**WORK INSTRUCTION:** Return every record below exactly as written.
[Opening EXCERPTED DATA section]
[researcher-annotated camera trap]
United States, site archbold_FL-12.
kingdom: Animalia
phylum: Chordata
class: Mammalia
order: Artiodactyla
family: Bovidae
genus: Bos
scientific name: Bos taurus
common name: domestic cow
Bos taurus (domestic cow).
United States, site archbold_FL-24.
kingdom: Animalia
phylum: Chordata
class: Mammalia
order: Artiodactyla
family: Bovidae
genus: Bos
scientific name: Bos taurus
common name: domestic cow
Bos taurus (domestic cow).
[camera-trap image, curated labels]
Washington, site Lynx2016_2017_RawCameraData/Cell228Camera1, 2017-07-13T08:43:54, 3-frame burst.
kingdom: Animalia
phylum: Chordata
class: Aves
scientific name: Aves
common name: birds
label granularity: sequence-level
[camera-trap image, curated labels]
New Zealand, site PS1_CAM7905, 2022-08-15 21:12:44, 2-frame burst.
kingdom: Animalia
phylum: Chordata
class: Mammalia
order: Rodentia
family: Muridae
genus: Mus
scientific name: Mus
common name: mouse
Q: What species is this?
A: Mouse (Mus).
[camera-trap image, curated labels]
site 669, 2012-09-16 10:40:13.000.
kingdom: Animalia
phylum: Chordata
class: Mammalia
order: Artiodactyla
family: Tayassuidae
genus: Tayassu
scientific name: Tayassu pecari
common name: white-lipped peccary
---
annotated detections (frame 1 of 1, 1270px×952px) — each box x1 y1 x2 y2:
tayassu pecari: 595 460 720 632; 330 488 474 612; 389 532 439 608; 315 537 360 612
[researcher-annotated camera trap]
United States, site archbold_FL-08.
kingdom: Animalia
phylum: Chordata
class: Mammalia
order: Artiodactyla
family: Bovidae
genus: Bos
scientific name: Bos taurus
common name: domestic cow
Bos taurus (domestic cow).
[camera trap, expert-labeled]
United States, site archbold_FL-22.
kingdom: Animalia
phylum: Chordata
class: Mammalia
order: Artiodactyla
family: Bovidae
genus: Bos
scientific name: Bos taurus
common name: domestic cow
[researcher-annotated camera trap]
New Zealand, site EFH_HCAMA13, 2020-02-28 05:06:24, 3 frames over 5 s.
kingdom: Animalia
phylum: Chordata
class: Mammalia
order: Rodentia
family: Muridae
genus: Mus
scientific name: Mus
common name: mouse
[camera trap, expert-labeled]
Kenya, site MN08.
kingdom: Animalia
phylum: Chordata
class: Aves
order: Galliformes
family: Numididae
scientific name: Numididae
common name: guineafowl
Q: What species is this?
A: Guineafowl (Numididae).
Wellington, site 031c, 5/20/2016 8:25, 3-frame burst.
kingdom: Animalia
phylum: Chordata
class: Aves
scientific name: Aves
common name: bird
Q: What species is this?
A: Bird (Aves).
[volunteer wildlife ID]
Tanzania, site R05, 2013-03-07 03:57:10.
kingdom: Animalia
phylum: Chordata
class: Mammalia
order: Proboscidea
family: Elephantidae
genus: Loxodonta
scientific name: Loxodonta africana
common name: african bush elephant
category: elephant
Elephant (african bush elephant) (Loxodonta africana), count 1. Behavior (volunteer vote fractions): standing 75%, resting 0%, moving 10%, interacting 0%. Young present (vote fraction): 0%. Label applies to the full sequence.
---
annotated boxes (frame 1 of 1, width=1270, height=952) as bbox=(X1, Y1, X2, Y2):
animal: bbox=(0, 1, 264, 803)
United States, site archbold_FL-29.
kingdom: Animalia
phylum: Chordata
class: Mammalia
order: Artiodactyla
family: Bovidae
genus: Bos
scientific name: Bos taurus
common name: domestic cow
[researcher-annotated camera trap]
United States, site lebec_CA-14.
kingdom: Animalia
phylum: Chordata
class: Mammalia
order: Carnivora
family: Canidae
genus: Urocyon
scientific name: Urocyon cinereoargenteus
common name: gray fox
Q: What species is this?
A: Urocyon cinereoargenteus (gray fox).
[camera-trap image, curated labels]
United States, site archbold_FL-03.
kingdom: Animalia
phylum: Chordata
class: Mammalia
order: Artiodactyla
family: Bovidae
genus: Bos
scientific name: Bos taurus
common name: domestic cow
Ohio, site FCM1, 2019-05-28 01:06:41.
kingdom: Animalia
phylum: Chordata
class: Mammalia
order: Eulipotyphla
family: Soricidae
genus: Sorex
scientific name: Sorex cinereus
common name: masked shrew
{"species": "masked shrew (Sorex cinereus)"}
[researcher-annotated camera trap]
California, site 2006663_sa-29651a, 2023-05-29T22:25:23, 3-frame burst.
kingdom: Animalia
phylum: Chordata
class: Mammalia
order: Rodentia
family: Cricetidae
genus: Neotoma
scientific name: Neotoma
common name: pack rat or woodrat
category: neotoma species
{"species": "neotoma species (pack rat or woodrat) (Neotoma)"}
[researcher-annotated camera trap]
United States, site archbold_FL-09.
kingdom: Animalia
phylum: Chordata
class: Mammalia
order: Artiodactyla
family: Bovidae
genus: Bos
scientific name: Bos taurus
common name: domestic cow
[Closing EXCERPTED DATA section]
**FINISHED EXERCISE:**
[researcher-annotated camera trap]
United States, site archbold_FL-12.
kingdom: Animalia
phylum: Chordata
class: Mammalia
order: Artiodactyla
family: Bovidae
genus: Bos
scientific name: Bos taurus
common name: domestic cow
Bos taurus (domestic cow).
United States, site archbold_FL-24.
kingdom: Animalia
phylum: Chordata
class: Mammalia
order: Artiodactyla
family: Bovidae
genus: Bos
scientific name: Bos taurus
common name: domestic cow
Bos taurus (domestic cow).
[camera-trap image, curated labels]
Washington, site Lynx2016_2017_RawCameraData/Cell228Camera1, 2017-07-13T08:43:54, 3-frame burst.
kingdom: Animalia
phylum: Chordata
class: Aves
scientific name: Aves
common name: birds
label granularity: sequence-level
[camera-trap image, curated labels]
New Zealand, site PS1_CAM7905, 2022-08-15 21:12:44, 2-frame burst.
kingdom: Animalia
phylum: Chordata
class: Mammalia
order: Rodentia
family: Muridae
genus: Mus
scientific name: Mus
common name: mouse
Q: What species is this?
A: Mouse (Mus).
[camera-trap image, curated labels]
site 669, 2012-09-16 10:40:13.000.
kingdom: Animalia
phylum: Chordata
class: Mammalia
order: Artiodactyla
family: Tayassuidae
genus: Tayassu
scientific name: Tayassu pecari
common name: white-lipped peccary
---
annotated detections (frame 1 of 1, 1270px×952px) — each box x1 y1 x2 y2:
tayassu pecari: 595 460 720 632; 330 488 474 612; 389 532 439 608; 315 537 360 612
[researcher-annotated camera trap]
United States, site archbold_FL-08.
kingdom: Animalia
phylum: Chordata
class: Mammalia
order: Artiodactyla
family: Bovidae
genus: Bos
scientific name: Bos taurus
common name: domestic cow
Bos taurus (domestic cow).
[camera trap, expert-labeled]
United States, site archbold_FL-22.
kingdom: Animalia
phylum: Chordata
class: Mammalia
order: Artiodactyla
family: Bovidae
genus: Bos
scientific name: Bos taurus
common name: domestic cow
[researcher-annotated camera trap]
New Zealand, site EFH_HCAMA13, 2020-02-28 05:06:24, 3 frames over 5 s.
kingdom: Animalia
phylum: Chordata
class: Mammalia
order: Rodentia
family: Muridae
genus: Mus
scientific name: Mus
common name: mouse
[camera trap, expert-labeled]
Kenya, site MN08.
kingdom: Animalia
phylum: Chordata
class: Aves
order: Galliformes
family: Numididae
scientific name: Numididae
common name: guineafowl
Q: What species is this?
A: Guineafowl (Numididae).
Wellington, site 031c, 5/20/2016 8:25, 3-frame burst.
kingdom: Animalia
phylum: Chordata
class: Aves
scientific name: Aves
common name: bird
Q: What species is this?
A: Bird (Aves).
[volunteer wildlife ID]
Tanzania, site R05, 2013-03-07 03:57:10.
kingdom: Animalia
phylum: Chordata
class: Mammalia
order: Proboscidea
family: Elephantidae
genus: Loxodonta
scientific name: Loxodonta africana
common name: african bush elephant
category: elephant
Elephant (african bush elephant) (Loxodonta africana), count 1. Behavior (volunteer vote fractions): standing 75%, resting 0%, moving 10%, interacting 0%. Young present (vote fraction): 0%. Label applies to the full sequence.
---
annotated boxes (frame 1 of 1, width=1270, height=952) as bbox=(X1, Y1, X2, Y2):
animal: bbox=(0, 1, 264, 803)
United States, site archbold_FL-29.
kingdom: Animalia
phylum: Chordata
class: Mammalia
order: Artiodactyla
family: Bovidae
genus: Bos
scientific name: Bos taurus
common name: domestic cow
[researcher-annotated camera trap]
United States, site lebec_CA-14.
kingdom: Animalia
phylum: Chordata
class: Mammalia
order: Carnivora
family: Canidae
genus: Urocyon
scientific name: Urocyon cinereoargenteus
common name: gray fox
Q: What species is this?
A: Urocyon cinereoargenteus (gray fox).
[camera-trap image, curated labels]
United States, site archbold_FL-03.
kingdom: Animalia
phylum: Chordata
class: Mammalia
order: Artiodactyla
family: Bovidae
genus: Bos
scientific name: Bos taurus
common name: domestic cow
Ohio, site FCM1, 2019-05-28 01:06:41.
kingdom: Animalia
phylum: Chordata
class: Mammalia
order: Eulipotyphla
family: Soricidae
genus: Sorex
scientific name: Sorex cinereus
common name: masked shrew
{"species": "masked shrew (Sorex cinereus)"}
[researcher-annotated camera trap]
California, site 2006663_sa-29651a, 2023-05-29T22:25:23, 3-frame burst.
kingdom: Animalia
phylum: Chordata
class: Mammalia
order: Rodentia
family: Cricetidae
genus: Neotoma
scientific name: Neotoma
common name: pack rat or woodrat
category: neotoma species
{"species": "neotoma species (pack rat or woodrat) (Neotoma)"}
[researcher-annotated camera trap]
United States, site archbold_FL-09.
kingdom: Animalia
phylum: Chordata
class: Mammalia
order: Artiodactyla
family: Bovidae
genus: Bos
scientific name: Bos taurus
common name: domestic cow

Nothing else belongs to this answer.